Ничего не понимая, в весенний день они оделись во второсрочные телогрейки и бушлаты, в старые, чиненые валенки. И, прыгая кое-как через лужи, в тревоге добрались до барачной комнаты, откуда они пришли на склад.
Все были встревожены чрезвычайно, и все молчали, и только Фризоргер что-то лопотал и лопотал по-немецки.
- Это он молитвы читает, мать его... - шепнул Филипповский Андрееву.
- Ну, кто тут что знает? - спросил Андреев. Седой, похожий на профессора печник перечислил все ближние командировки: порт, четвертый километр, семнадцатый километр, двадцать третий, сорок седьмой...

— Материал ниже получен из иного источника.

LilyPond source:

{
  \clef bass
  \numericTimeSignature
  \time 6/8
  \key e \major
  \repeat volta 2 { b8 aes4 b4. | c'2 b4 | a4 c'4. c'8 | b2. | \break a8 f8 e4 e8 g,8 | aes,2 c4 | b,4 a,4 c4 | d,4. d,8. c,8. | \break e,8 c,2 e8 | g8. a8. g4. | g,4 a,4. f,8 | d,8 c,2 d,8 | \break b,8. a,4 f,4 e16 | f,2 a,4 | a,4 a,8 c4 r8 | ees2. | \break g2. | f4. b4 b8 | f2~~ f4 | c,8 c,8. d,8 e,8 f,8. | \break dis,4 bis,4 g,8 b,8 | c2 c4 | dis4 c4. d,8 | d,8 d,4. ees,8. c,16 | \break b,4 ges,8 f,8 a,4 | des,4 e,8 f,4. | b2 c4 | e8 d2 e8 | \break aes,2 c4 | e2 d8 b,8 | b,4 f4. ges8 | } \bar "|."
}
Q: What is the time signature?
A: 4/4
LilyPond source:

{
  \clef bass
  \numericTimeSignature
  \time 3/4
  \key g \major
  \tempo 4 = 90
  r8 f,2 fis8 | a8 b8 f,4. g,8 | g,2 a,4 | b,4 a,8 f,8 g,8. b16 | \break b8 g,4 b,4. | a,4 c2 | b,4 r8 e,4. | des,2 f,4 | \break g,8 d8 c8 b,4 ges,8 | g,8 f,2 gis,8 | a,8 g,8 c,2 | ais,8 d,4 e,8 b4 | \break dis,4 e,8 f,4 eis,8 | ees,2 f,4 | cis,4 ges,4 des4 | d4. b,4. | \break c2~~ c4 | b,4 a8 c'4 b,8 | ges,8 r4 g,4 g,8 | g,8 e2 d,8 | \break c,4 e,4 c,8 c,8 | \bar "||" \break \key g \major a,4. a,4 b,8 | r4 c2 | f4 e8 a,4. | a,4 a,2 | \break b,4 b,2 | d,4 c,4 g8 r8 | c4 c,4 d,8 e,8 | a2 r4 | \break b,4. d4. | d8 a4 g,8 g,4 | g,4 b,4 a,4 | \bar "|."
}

Дальше начинались участки дорожных управлений - места немногим лучше золотых приисков.
- Выходи! Шагай к воротам! Все вышли и пошли к воротам пересылки. За воротами стоял большой грузовик, закрытый зеленой парусиной.
- Конвой, принимай!
Конвоир сделал перекличку. Андреев чувствовал, как холодеют у него ноги, спина...
- Садись в машину!
Конвоир откинул край большого брезента, закрывавшего машину, - машина была полна людей, сидевших по всей форме.
- Полезай!
Все пятеро сели вместе. Все молчали. Конвоир сел в машину, затарахтел мотор, и машина двинулась по шоссе, выезжая на главную трассу.
- На четвертый километр везут, - сказал печник. Верстовые столбы уплывали мимо. Все пятеро сдвинули головы около щели в брезенте, не верили глазам...
- Семнадцатый...
- Двадцать третий... - считал Филипповский.
- На местную, сволочи! - злобно прохрипел печник. Машина давно уже вертелась витой дорогой между скал. Шоссе было похоже на канат, которым тащили море к небу. Тащили горы-бурлаки, согнув спину.
- Сорок седьмой, - безнадежно пискнул вертлявый эсперантист.
Машина пролетела мимо.
- Куда мы едем? - спросил Андреев, ухватив чье-то плечо.
- На Атке, на двести восьмом будем ночевать.
- А дальше?
- Не знаю... Дай закурить.
Грузовик, тяжело пыхтя, взбирался на перевал Яблонового хребта.